🤖 AI Summary
This paper addresses the robust recovery of the root graph from an online graph subjected to small perturbations—i.e., the inverse problem of the line graph operation. To overcome the inherent non-invertibility of line graph transformations, we propose a pseudo-inverse framework based on minimal edge editing: guided by the spectral norm as a theoretical criterion, the reconstruction is formulated as a linear integer program, enabling interpretable and approximate recovery of the root graph from its perturbed line graph. We establish theoretical guarantees on the stability and uniqueness of this pseudo-inverse. Experiments on Erdős–Rényi random graphs demonstrate high reconstruction accuracy and robustness under small perturbations.

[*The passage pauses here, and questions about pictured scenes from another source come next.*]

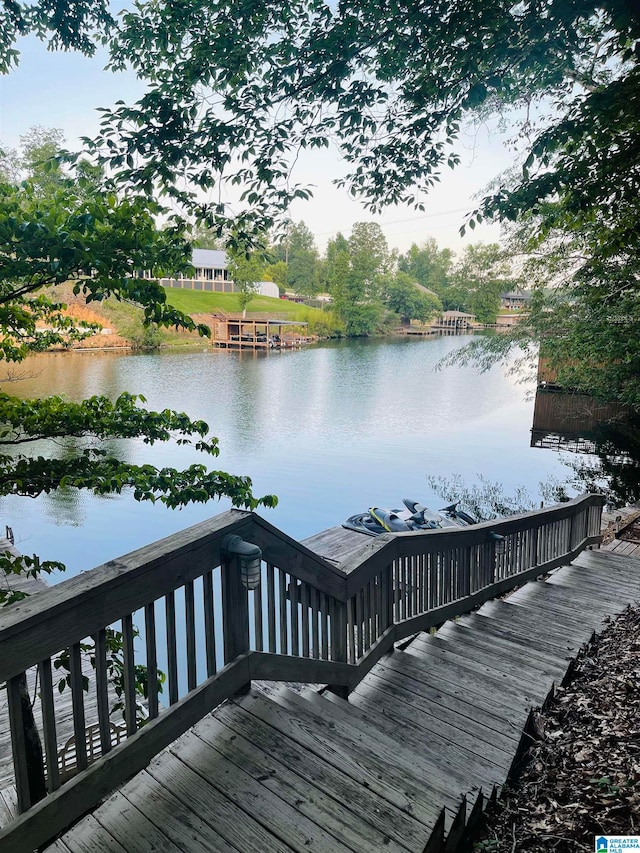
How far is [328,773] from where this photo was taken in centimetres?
186

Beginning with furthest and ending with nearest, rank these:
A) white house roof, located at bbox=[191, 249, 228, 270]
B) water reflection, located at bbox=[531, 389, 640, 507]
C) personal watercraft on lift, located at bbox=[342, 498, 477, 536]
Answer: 1. white house roof, located at bbox=[191, 249, 228, 270]
2. water reflection, located at bbox=[531, 389, 640, 507]
3. personal watercraft on lift, located at bbox=[342, 498, 477, 536]

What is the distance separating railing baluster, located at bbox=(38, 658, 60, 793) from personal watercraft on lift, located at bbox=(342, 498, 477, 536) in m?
10.1

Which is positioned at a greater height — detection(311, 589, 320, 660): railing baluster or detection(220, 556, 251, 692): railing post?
detection(220, 556, 251, 692): railing post

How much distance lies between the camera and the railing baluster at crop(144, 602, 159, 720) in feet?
5.71

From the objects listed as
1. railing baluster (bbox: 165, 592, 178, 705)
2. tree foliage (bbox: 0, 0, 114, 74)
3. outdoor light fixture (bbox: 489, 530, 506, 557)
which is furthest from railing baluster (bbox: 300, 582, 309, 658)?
tree foliage (bbox: 0, 0, 114, 74)

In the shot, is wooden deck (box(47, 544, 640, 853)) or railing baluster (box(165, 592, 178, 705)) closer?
wooden deck (box(47, 544, 640, 853))

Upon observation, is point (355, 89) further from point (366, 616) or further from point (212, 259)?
point (212, 259)

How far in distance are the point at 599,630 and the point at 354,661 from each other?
244cm

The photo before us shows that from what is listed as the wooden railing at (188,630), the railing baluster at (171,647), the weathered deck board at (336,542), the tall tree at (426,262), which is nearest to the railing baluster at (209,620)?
the wooden railing at (188,630)

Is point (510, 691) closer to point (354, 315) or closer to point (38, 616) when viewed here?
point (38, 616)

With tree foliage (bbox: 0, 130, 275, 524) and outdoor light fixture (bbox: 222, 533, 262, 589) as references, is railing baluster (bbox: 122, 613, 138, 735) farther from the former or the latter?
tree foliage (bbox: 0, 130, 275, 524)

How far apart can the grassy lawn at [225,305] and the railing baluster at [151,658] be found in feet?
189

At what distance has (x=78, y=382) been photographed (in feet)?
91.9

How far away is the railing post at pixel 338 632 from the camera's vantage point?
288cm
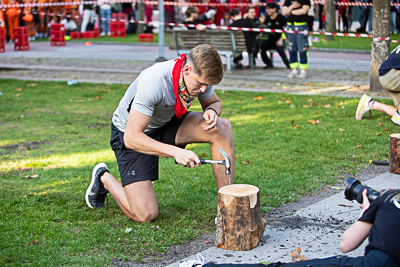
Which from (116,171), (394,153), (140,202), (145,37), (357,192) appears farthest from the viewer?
(145,37)

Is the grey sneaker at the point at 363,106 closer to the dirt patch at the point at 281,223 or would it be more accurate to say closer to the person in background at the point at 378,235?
the dirt patch at the point at 281,223

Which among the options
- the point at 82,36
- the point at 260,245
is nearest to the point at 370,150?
the point at 260,245

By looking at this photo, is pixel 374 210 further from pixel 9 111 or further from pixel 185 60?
pixel 9 111

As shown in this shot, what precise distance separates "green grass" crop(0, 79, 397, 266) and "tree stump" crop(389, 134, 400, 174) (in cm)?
36

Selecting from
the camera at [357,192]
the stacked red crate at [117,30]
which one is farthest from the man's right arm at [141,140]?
the stacked red crate at [117,30]

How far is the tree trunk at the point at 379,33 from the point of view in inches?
366

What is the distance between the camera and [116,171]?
5859mm

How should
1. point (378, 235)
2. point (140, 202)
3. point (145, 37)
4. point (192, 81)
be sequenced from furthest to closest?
1. point (145, 37)
2. point (140, 202)
3. point (192, 81)
4. point (378, 235)

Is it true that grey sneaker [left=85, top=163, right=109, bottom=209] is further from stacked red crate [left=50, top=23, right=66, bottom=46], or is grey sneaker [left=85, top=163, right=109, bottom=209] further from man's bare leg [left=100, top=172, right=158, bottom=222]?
stacked red crate [left=50, top=23, right=66, bottom=46]

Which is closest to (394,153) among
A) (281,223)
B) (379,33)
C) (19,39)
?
(281,223)

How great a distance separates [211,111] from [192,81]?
20.0 inches

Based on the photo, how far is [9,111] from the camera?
29.5 ft

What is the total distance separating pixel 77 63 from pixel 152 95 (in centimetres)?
1135

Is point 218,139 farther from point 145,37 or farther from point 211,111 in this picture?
point 145,37
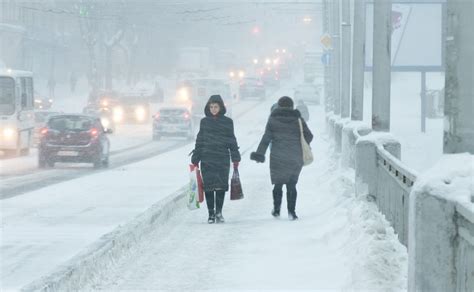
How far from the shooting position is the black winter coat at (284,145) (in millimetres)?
15297

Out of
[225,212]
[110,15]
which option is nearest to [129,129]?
[110,15]

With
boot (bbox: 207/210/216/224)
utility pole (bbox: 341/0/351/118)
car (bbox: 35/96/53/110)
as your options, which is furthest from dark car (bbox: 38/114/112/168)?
car (bbox: 35/96/53/110)

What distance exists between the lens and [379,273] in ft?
29.9

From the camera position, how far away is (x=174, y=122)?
50812mm

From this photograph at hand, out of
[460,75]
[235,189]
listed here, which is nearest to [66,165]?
[235,189]

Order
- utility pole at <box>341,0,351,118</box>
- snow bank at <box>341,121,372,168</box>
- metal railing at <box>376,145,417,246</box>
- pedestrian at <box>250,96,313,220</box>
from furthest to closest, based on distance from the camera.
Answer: utility pole at <box>341,0,351,118</box>, snow bank at <box>341,121,372,168</box>, pedestrian at <box>250,96,313,220</box>, metal railing at <box>376,145,417,246</box>

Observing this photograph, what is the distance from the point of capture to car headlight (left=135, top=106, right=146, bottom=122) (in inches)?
2623

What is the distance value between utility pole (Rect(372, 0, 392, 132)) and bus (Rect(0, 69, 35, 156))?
2033 centimetres

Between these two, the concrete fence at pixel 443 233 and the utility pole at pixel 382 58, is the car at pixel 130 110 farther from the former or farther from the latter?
the concrete fence at pixel 443 233

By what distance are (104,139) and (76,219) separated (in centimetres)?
1575

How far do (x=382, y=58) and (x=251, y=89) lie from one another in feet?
260

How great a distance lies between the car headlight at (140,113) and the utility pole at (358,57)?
142 feet

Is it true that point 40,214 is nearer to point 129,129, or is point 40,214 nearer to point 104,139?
point 104,139

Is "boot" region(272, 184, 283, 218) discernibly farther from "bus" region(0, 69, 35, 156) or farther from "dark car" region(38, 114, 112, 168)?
"bus" region(0, 69, 35, 156)
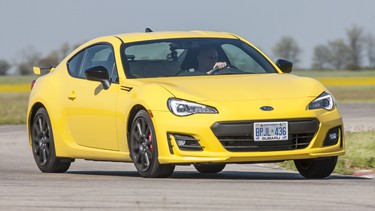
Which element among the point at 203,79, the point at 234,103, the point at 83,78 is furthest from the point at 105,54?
the point at 234,103

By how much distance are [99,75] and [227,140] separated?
5.91 ft

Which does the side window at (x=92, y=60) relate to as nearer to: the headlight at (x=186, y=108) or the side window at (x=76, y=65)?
the side window at (x=76, y=65)

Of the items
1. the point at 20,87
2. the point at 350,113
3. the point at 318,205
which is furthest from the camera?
the point at 20,87

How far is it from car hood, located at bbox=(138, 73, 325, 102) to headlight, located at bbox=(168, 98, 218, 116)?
54 millimetres

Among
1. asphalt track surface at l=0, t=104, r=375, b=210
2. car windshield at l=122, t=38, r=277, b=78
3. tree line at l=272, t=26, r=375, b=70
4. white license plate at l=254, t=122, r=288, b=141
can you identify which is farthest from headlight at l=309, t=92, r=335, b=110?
tree line at l=272, t=26, r=375, b=70

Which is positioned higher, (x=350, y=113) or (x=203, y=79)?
(x=203, y=79)

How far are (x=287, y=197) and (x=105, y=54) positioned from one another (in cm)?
419

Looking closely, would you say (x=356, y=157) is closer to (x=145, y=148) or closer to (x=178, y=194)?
(x=145, y=148)

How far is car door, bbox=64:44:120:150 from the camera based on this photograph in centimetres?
1193

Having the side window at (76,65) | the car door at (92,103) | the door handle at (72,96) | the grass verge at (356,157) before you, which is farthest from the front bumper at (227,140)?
the side window at (76,65)

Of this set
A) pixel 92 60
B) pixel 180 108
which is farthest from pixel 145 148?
pixel 92 60

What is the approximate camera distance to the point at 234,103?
10906 millimetres

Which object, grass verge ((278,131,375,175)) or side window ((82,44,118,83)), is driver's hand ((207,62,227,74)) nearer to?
side window ((82,44,118,83))

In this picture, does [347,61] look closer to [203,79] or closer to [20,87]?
[20,87]
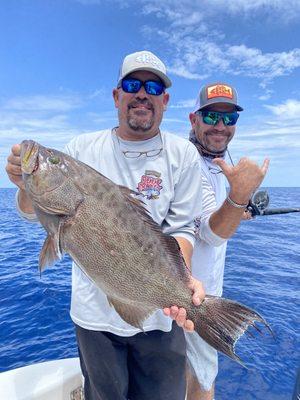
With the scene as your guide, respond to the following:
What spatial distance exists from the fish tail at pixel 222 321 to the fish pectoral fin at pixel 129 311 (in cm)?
35

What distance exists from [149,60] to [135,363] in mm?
2515

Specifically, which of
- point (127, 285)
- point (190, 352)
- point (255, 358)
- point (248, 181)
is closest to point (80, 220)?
point (127, 285)

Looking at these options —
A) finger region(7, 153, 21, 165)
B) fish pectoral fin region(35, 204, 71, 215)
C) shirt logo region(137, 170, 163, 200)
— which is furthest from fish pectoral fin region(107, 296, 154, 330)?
finger region(7, 153, 21, 165)

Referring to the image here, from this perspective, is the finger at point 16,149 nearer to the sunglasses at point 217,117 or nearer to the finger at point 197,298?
the finger at point 197,298

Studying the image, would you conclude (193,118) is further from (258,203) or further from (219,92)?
(258,203)

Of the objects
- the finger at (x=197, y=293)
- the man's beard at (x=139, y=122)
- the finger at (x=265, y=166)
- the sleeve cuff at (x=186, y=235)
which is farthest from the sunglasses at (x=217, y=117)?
the finger at (x=197, y=293)

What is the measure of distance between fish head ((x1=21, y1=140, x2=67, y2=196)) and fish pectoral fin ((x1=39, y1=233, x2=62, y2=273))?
1.07 feet

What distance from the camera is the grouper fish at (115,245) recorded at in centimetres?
233

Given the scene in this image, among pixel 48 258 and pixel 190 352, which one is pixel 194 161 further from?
pixel 190 352

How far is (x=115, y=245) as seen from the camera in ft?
7.69

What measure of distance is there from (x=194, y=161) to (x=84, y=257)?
1.25 m

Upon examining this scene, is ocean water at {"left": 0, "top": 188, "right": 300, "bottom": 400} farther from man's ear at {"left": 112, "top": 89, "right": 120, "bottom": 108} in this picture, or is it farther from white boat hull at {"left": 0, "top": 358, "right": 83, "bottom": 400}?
man's ear at {"left": 112, "top": 89, "right": 120, "bottom": 108}

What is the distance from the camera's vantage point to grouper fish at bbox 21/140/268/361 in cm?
233

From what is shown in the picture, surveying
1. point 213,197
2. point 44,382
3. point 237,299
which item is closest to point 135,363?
point 44,382
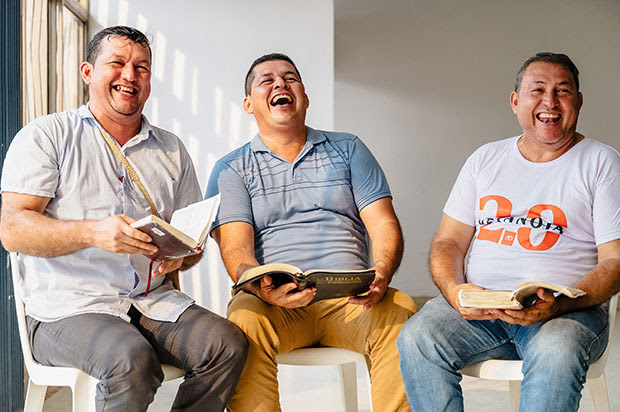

Our core contribution is the first systematic development of an approximate invertibility theory and algorithmic framework for line graphs, bridging spectral graph theory and combinatorial optimization to enable principled line graph inversion.
📝 Abstract
Line graphs are an alternative representation of graphs where each vertex of the original (root) graph becomes an edge. However not all graphs have a corresponding root graph, hence the transformation from graphs to line graphs is not invertible. We investigate the case when there is a small perturbation in the space of line graphs, and try to recover the corresponding root graph, essentially defining the inverse of the line graph operation. We propose a linear integer program that edits the smallest number of edges in the line graph, that allow a root graph to be found. We use the spectral norm to theoretically prove that such a pseudo-inverse operation is well behaved. Illustrative empirical experiments on Erdős-Rényi graphs show that our theoretical results work in practice.